While the NASDAQ listing is a new and exciting development for many investors, does that mean that Cronos Group is a good investment?

Marijuana, along with cryptocurrency, is currently one of the hottest industries for investors. Just like crypto, marijuana stocks offer high rewards with high risks alongside the accompanying volatility.

There are some key potential regulatory tailwinds that could rapidly enhance the growth prospects for Cronos and other marijuana companies. Canada is expected to legalize the use of recreational marijuana this year. Medicinal and recreational use of marijuana is becoming more accepted in the United States, with eight states allowing recreational use and more states expected to vote for legalization this year.

There are some significant headwinds, however, that could impede progress. Marijuana is still prohibited in the United States on a federal level, both for medicinal and recreational purposes. Attorney General Jeff Sessions created controversy at the beginning of the year by rescinding the Obama-era “Cole memo,” which encouraged federal prosecutors to turn a blind eye towards cracking down on marijuana-related operations.

On a financial level, the company is burning through cash, which is not unusual for a biotech growth stock. TTM free cash flow is -$23.21 million compared to -$8 million in 2016, while TTM capital spending is -$18.44 million compared to -$1.52 million in 2016. Debt/equity ratio is low, at only 0.07, so it is not using leverage to increase earnings (Note that all financial data is sourced from Morningstar, and 2017 fourth quarter earnings have not yet been released).

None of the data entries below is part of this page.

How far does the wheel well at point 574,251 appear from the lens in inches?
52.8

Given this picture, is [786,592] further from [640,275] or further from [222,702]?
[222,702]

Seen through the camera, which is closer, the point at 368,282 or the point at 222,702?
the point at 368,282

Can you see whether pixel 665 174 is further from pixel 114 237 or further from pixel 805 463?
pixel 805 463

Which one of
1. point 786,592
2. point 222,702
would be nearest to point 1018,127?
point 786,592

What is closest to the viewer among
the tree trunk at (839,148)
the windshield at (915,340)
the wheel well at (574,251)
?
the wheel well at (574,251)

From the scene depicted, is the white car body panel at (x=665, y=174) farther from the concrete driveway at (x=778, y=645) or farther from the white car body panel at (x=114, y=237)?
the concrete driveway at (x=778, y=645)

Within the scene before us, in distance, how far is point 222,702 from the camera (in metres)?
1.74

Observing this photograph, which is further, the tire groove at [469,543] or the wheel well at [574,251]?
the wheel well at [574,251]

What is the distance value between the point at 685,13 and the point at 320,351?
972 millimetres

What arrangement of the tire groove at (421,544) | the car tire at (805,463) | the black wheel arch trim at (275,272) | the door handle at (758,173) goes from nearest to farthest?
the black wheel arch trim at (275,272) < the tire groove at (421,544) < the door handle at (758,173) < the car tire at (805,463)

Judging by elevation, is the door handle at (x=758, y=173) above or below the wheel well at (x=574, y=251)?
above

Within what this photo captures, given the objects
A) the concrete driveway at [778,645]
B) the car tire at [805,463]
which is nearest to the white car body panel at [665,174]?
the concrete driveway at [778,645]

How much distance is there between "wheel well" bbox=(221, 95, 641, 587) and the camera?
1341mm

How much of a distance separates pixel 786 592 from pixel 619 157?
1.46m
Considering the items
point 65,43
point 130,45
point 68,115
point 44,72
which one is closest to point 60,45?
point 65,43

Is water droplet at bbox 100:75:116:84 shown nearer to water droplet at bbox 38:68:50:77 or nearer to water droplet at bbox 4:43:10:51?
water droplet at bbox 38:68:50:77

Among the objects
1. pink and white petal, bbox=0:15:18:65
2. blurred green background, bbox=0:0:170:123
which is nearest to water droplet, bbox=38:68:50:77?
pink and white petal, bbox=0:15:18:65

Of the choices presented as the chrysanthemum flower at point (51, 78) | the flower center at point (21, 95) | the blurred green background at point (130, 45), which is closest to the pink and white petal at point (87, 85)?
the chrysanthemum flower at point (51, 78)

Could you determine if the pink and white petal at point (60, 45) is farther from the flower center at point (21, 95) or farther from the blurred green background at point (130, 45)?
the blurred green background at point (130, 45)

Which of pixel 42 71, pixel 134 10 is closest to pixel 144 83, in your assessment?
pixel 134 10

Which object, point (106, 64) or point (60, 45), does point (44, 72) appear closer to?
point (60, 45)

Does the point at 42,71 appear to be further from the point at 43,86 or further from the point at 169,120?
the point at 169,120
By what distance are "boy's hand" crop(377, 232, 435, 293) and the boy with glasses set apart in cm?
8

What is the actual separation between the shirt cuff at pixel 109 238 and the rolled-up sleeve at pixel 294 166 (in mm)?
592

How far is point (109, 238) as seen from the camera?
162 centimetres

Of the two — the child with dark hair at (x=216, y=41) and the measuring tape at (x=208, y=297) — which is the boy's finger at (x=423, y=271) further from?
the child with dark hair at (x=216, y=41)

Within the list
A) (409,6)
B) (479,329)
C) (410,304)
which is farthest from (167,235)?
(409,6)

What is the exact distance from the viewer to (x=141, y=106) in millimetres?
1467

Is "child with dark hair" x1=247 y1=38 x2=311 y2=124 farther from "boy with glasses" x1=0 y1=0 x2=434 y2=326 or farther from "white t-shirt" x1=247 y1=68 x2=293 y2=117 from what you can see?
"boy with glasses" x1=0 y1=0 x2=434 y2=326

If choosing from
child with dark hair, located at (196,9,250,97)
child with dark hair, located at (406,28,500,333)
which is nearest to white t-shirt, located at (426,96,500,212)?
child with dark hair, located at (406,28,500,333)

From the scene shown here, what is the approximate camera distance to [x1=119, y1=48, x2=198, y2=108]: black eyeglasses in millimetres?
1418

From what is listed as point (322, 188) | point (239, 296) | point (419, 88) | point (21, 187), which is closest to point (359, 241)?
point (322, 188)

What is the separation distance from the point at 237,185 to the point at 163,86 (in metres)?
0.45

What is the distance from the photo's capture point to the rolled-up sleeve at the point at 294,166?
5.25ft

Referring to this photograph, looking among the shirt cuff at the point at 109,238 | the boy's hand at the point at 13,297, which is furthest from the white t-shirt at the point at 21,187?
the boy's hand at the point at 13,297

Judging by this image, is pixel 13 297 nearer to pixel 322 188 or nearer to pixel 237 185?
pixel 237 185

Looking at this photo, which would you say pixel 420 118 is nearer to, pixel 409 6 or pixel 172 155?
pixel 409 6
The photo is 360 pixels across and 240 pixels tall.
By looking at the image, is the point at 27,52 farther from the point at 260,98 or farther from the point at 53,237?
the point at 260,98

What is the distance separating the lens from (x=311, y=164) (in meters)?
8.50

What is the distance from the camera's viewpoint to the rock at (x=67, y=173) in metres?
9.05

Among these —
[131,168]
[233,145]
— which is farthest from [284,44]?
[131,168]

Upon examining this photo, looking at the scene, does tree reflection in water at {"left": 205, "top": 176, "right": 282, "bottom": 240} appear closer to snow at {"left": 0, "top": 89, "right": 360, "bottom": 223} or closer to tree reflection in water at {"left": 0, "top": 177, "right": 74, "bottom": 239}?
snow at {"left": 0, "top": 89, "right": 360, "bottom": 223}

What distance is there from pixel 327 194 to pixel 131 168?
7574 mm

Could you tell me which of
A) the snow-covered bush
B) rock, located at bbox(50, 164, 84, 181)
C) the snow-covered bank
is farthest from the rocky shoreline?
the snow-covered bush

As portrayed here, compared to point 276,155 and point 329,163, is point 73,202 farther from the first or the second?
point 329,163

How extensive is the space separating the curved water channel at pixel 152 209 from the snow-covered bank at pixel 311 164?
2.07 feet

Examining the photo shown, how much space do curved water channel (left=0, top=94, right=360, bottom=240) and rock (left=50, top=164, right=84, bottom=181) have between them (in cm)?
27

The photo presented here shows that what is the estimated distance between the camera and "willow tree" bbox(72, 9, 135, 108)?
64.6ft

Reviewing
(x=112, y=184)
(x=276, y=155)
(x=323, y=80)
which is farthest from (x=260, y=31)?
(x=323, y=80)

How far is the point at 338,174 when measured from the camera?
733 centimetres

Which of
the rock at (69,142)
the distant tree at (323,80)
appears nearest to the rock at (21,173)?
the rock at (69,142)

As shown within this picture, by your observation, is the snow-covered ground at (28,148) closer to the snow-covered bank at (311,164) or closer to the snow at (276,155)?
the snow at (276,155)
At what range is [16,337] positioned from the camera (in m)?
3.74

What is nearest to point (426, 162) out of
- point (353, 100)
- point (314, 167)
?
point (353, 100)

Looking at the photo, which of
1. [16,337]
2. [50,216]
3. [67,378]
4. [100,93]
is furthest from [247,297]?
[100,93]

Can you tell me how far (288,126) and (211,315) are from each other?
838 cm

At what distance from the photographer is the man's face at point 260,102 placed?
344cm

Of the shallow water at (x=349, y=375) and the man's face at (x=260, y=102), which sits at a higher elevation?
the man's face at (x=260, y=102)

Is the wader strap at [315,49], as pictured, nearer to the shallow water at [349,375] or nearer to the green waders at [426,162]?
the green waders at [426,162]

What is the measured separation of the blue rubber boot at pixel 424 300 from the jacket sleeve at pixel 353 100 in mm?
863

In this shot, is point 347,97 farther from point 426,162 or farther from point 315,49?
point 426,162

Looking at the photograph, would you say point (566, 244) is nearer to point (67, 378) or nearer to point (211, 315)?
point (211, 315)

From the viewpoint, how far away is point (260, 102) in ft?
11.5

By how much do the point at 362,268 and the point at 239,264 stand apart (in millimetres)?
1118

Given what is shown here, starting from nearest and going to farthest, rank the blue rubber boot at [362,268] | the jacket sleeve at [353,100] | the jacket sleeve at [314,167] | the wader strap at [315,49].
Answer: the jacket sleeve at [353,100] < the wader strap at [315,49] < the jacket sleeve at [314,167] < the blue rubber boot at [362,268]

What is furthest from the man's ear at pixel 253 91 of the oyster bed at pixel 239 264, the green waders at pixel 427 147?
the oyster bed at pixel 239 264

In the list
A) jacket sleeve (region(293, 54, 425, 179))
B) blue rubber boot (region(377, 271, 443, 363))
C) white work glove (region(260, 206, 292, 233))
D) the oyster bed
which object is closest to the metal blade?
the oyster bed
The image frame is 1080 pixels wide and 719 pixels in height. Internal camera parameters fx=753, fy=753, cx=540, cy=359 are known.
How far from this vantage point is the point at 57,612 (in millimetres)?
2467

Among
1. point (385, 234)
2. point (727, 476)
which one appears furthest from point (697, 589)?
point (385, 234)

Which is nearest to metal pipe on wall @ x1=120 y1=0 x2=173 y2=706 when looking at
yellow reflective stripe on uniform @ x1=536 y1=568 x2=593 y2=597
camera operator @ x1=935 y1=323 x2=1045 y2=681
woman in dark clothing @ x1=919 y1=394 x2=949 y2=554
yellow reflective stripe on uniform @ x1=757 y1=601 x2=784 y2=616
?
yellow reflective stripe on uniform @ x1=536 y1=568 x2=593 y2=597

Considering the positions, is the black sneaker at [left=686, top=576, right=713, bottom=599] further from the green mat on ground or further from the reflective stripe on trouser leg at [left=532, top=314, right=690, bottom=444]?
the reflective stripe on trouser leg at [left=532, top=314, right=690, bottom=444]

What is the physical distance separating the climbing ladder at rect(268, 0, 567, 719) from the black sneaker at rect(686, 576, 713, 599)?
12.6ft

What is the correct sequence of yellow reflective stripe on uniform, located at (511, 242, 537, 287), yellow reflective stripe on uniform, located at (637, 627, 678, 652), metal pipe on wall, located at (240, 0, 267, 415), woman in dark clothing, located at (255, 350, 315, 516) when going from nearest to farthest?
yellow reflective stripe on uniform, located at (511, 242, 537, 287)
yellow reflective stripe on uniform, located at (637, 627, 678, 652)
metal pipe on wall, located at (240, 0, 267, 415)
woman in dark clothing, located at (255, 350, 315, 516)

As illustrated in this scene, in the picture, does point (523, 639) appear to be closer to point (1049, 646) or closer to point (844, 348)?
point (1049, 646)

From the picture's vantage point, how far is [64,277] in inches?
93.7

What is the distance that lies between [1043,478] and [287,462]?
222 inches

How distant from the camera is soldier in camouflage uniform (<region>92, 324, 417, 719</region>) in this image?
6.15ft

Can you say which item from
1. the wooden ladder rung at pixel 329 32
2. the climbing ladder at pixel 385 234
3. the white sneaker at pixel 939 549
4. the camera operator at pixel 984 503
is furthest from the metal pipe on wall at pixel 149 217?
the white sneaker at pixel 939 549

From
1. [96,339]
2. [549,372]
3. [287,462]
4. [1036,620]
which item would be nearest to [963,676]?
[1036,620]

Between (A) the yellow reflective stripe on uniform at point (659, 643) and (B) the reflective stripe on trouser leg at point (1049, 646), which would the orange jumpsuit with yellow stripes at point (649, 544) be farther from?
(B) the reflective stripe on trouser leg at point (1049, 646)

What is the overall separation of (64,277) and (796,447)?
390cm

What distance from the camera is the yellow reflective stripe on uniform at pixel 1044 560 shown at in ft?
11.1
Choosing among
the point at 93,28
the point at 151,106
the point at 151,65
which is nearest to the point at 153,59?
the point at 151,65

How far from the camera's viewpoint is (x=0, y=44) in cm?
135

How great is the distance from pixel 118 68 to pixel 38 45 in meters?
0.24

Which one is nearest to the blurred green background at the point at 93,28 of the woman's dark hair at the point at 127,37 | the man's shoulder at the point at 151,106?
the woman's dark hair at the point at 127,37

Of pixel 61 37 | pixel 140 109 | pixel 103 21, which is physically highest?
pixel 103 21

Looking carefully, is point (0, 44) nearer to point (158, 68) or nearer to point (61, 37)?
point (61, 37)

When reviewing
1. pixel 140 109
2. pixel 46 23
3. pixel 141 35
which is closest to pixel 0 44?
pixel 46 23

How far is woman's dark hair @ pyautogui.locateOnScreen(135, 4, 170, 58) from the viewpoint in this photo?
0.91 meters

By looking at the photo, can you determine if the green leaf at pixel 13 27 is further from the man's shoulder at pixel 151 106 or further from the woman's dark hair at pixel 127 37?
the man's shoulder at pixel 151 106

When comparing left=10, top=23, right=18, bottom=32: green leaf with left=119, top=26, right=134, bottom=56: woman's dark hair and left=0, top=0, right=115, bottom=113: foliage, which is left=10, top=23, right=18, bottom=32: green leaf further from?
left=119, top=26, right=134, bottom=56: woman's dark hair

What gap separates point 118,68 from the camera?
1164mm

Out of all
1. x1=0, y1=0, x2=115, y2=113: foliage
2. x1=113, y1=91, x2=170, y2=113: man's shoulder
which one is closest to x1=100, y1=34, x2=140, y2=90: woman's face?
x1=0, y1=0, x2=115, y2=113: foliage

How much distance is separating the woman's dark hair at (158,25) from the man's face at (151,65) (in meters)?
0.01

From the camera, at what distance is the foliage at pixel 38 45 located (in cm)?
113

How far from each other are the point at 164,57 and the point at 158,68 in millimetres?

A potential red flag for investors is that the amount of shares outstanding has dramatically increased from 12.75 million in 2013 to 134.79 million TTM. By continuing to raise offerings, shareholders will find their shares diluting in value as the company tries to raise more cash.

The impending legalization of marijuana in Canada and the United States, as well as the availability of NASDAQ-traded shares, could make the company appealing to investors interested in cannabis. As always, chasing investing trends without doing proper research can lead to significant losses.